If I were to build myself a new computer today, I probably wouldn’t include a floppy drive. I’d go for the USB memory sticks (or keychains, or whatever they are now) because they have a larger capacity while taking less physical space in my pocket.

Then again, a floppy drive is, what, five bucks? Why not throw one in there just in case I want to play Galleons of Glory for the first time in years?

I still have a floppy drive. Not only that, I can actually boot from it, and I believe mine is the last Mac made that can boot from a floppy. (It’s a WallStreet PowerBook and it had an optional floppy drive expansion bay module, and can boot from it. Subsequent Macs could use USB floppy drives but you can’t boot from those). For you non-Mac folks or younger Mac folks who don’t know, a Mac boots all the way to GUI when it boots from a floppy. The funny thing is that in order to shoehorn an OS onto 1.4 MB of disk space they Apple used a hacked version of System 7 even though they call it 8 (you can tell from the graphic elements). There’s something surreal about seeing those 1989-vintage menus and window widgets on a machine that can also boot MacOS X.

Use them? Maybe once every 18-24 months I’ll have some reason to rummage through my old floppies or I’ll just be in a retro-geeky mood. Mostly they are as dead as 5.25" floppies as far as I’m concerned.

Less see?
Sony Mavica camera, our second one, reconditioned of course. :smiley:
Lots of old stuff from years gone past.
Dual 3.5 floppy drives in my desktop and used often. :smiley:
Rebuild old puters for those that can’t aford new. (give aways )
Carry book marks to other puters when traveling.
Boot disk.
Old computer standing by to keep jonesing to minium if main puter gets cranky. used to update bookmarks …
Travel a lot and transfere thj9ngs back and forth to laptop when I can’t access my inhouse network.
I like to shuffle like a deck of cards.
Cheap to mail to friends.I know manny peoples who are still at 28.8 and 166 hz with 1.0 Gig drives on 75hz MB’s. They don’t do CD’s.
Puter to puter incompatability issues with home burned CD’s.

And I just like them. :smiley:

I’m actually starting to feel like Brent Sierra in my office. While he’s the only diehard Mac user there, I’m the only oen who uses floppy disks.
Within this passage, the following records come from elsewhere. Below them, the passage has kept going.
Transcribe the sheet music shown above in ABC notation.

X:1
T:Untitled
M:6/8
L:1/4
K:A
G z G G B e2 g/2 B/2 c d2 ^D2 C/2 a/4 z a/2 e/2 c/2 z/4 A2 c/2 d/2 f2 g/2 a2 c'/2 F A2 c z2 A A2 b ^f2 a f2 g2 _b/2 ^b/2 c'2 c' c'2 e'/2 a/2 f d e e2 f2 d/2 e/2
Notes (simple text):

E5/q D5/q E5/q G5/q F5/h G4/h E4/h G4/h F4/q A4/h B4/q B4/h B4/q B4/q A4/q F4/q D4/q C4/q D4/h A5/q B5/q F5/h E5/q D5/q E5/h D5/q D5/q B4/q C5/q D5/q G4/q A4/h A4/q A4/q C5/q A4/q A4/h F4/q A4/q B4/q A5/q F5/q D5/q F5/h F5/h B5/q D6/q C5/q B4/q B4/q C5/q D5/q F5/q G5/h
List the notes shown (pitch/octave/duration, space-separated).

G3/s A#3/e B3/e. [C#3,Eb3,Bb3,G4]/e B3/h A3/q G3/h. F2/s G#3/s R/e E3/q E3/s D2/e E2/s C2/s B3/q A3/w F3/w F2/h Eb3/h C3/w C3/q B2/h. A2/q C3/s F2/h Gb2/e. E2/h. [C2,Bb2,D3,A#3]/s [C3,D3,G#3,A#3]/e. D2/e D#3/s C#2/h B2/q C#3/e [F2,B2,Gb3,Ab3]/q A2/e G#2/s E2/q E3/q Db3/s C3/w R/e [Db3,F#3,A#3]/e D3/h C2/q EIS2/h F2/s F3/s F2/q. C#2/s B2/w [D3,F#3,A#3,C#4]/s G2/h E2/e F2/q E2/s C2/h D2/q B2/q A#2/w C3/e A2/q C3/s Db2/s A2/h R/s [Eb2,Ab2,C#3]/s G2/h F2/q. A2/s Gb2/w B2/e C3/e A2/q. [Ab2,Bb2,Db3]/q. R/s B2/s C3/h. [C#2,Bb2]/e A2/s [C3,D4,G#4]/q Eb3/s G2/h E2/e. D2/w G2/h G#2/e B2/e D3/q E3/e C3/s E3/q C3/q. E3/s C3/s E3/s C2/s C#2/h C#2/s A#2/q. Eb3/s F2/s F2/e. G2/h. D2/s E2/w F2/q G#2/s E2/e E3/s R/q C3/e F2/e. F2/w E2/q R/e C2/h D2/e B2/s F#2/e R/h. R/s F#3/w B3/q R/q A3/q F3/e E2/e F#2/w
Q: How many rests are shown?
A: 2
When my drive utterly failed this week and I went to our IMO for help, she continually asked my why I was even using the thing.

“I’m old fashioned,” I said.

I have 'em on all 3 (!) of my home PC’s, and I’m too cheap to get a LAN. So, whenever I want to x-fer between computers, which is rarely, and i KNOW the data will be smaller than a floppy, I use that. If it may be bigger, I use a digital camera, even though it uses up battery power. Don’t want to bother with spanning floppies.

The last time I needed to use the one working floppy drive I had to make a boot disk, I discovered that it was full of spiders. One big black momma spider and tons of wee little baby spiders. I started spraying them with canned air (since another poster on another thread pointed out that it killed insects) and when the big momma spider died and rolled over, I found myself looking at a very pretty red hourglass figure on her belly.

I threw that drive out.

I haven’t used floppies since. Not because they’re infested with black widows, but mostly because I either move things around on the network, or I’m handling files that are so big (2+ gigs) that the only effective way to do it is to transfer to a firewire hard disk and then hook that disk to the other machine, like an 80 gig keychain drive.

Wow, when you get bugs in your system you really get bugs!

Most of the manuscripts we get in from the ed offices still come in on floppies. In the publishing world floppies are as common as dust. We actually used to box them up and send them for recycling to a place that charged by the pound to recycle them/take them off our hands.

At home? Zip disks.

I do. It takes about a second to load something onto floppy disk, and a second to load it onto another computer. They are handy for schoolwork and stuff.

Floppies, zip disks, CDs, compact flash cards and XD cards. Each depends upon the specific need.